First, though, we need to get an idea of the problems.

Our countrys biodiversity is falling rapidly, by almost every measure. Each year, a partnership of more than 50 conservation and research organisations brings out a report called State of Nature, and the most recent version makes typically grim reading:

  • The total number of breeding birds in the UK fell by 44 million between 1967 and 2009.
  • The abundance of butterflies in Britain has shrunk by 16% since 1976 and the abundance of moths has fallen by 25% since 1970.
  • A sample of 696 typical terrestrial and freshwater species of all kinds shows a decline in average abundance of 13% since 1970; even more alarmingly, the same sample shows a 6% decline in the last ten years alone.
  • A measure of species for which there are reliable population criteria, totalling 8,431 in all, suggests that, of these, 1,188 (15%) are threatened with extinction from Great Britain, while 2% have gone already.

Within these complex figures are many individual stories. For example, skylarks have declined by over 75% since the 1950s and hedgehogs could be down 90%. Some species have increased, of course, such as red kites, bitterns and pine martens. But what really stands out is the number of familiar species that have suddenly dropped and are in danger of becoming history. This is where the damage to our wildlife becomes personal. Those of us who love listening to the glorious songs of skylarks and the chirping of sparrows cannot bear to think that their world and ours is now so diminished.

There is barely a corner of Britain, or a type of habitat, excluded from the grim tally. In Britain, all manner of wildlife-rich habitats have been lost to development, not just recently but for centuries. Chalk downlands, heaths, bogs, freshwater marshes, seacoasts, estuaries, Caledonian pine forests and meadows are all examples of habitats that have shrunk vastly in area as human reach and exploitation has expanded. We have, for example, lost 97% of our flower-rich meadows since the 1930s.

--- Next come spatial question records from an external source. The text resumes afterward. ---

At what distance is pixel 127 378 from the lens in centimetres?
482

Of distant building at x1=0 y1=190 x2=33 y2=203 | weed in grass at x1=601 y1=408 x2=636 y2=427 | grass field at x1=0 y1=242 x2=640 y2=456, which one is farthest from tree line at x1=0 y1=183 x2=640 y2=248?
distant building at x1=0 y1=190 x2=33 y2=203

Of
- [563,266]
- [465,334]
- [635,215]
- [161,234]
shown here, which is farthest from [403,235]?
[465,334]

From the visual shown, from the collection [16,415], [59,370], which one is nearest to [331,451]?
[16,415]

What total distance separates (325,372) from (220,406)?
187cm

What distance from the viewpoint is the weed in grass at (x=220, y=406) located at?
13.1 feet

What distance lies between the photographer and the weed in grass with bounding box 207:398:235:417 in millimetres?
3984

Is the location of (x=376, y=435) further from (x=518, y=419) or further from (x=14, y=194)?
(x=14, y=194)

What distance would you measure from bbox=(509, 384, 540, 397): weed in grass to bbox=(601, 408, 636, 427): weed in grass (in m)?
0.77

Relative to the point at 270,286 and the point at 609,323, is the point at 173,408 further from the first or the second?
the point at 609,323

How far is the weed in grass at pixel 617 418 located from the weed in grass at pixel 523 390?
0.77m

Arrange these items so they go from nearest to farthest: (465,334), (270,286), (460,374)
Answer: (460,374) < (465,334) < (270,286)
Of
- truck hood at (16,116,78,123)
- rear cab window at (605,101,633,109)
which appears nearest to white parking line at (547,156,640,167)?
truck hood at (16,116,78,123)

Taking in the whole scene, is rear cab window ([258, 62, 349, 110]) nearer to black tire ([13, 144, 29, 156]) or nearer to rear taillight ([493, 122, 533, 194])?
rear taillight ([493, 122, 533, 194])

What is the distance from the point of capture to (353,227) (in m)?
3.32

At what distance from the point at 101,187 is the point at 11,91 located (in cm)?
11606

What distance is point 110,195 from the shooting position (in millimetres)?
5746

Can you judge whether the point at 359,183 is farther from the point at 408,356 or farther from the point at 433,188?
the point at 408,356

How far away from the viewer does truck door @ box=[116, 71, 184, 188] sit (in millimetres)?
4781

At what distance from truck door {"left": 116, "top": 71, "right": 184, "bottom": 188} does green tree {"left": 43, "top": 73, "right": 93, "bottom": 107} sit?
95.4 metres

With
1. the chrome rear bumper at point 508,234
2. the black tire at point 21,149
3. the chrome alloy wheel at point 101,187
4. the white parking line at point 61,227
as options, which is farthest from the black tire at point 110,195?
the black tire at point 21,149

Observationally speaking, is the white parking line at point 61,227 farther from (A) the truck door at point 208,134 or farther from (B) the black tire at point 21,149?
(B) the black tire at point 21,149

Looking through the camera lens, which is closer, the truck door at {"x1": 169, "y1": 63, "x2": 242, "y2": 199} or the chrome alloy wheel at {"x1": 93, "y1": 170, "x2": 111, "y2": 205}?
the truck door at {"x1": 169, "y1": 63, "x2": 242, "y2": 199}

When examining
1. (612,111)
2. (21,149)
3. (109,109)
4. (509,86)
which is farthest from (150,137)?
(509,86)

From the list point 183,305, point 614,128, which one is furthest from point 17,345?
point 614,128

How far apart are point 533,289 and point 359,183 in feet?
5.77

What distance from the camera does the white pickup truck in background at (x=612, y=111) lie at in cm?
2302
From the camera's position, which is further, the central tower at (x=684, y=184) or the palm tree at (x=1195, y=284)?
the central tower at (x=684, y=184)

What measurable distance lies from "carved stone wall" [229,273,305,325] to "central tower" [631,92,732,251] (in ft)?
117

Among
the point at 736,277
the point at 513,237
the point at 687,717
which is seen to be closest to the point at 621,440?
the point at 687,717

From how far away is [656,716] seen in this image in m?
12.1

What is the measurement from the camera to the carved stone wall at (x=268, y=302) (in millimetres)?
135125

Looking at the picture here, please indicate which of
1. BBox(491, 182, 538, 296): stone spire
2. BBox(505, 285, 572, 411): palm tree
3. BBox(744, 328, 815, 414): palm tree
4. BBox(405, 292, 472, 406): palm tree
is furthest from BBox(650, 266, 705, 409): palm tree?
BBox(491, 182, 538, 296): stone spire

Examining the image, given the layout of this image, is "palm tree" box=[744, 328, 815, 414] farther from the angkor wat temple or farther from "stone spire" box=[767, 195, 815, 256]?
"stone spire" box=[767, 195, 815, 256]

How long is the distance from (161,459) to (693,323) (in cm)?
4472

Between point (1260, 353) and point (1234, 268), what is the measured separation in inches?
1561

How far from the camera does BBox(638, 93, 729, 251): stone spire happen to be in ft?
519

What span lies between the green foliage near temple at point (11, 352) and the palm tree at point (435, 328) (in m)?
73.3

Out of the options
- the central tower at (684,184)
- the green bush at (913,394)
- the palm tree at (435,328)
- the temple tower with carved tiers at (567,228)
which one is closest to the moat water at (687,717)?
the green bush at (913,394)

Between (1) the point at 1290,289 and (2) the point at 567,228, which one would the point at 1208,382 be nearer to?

It could be suggested that development for housing and industry was the biggest driver of destruction up to the war years. But since then, a newer crisis has emerged on Britains farmland, which covers 70% of our surface area. Farmland was once a good habitat for many birds, invertebrates, flowers and much else, animals and plants benefiting from a share of production and space. But spurred by the need to produce more food, farms became much more efficient and intensive. Hedgerows were grubbed up (c.50% of pre-war levels remains), ponds drained, corners evened out, stubbles removed. The soil was subjected to a barrage of chemicals, and still is. There was a wide switch from spring to autumn sowing. Everything became cleaner and more efficient, but at a terrible cost to biodiversity.

At the same time, there has been industrial-scale persecution of wildlife. Predators were culled in enormous numbers, fish stocks were depleted, and animals and plants abused. Gardening followed farming into a weird type of intensification, with tidiness in vogue and perfection a sort of creed. Other ills the environment suffered included pollution, changes in hydrology, the introduction of harmful non-native species and, more recently, the creep of climate change.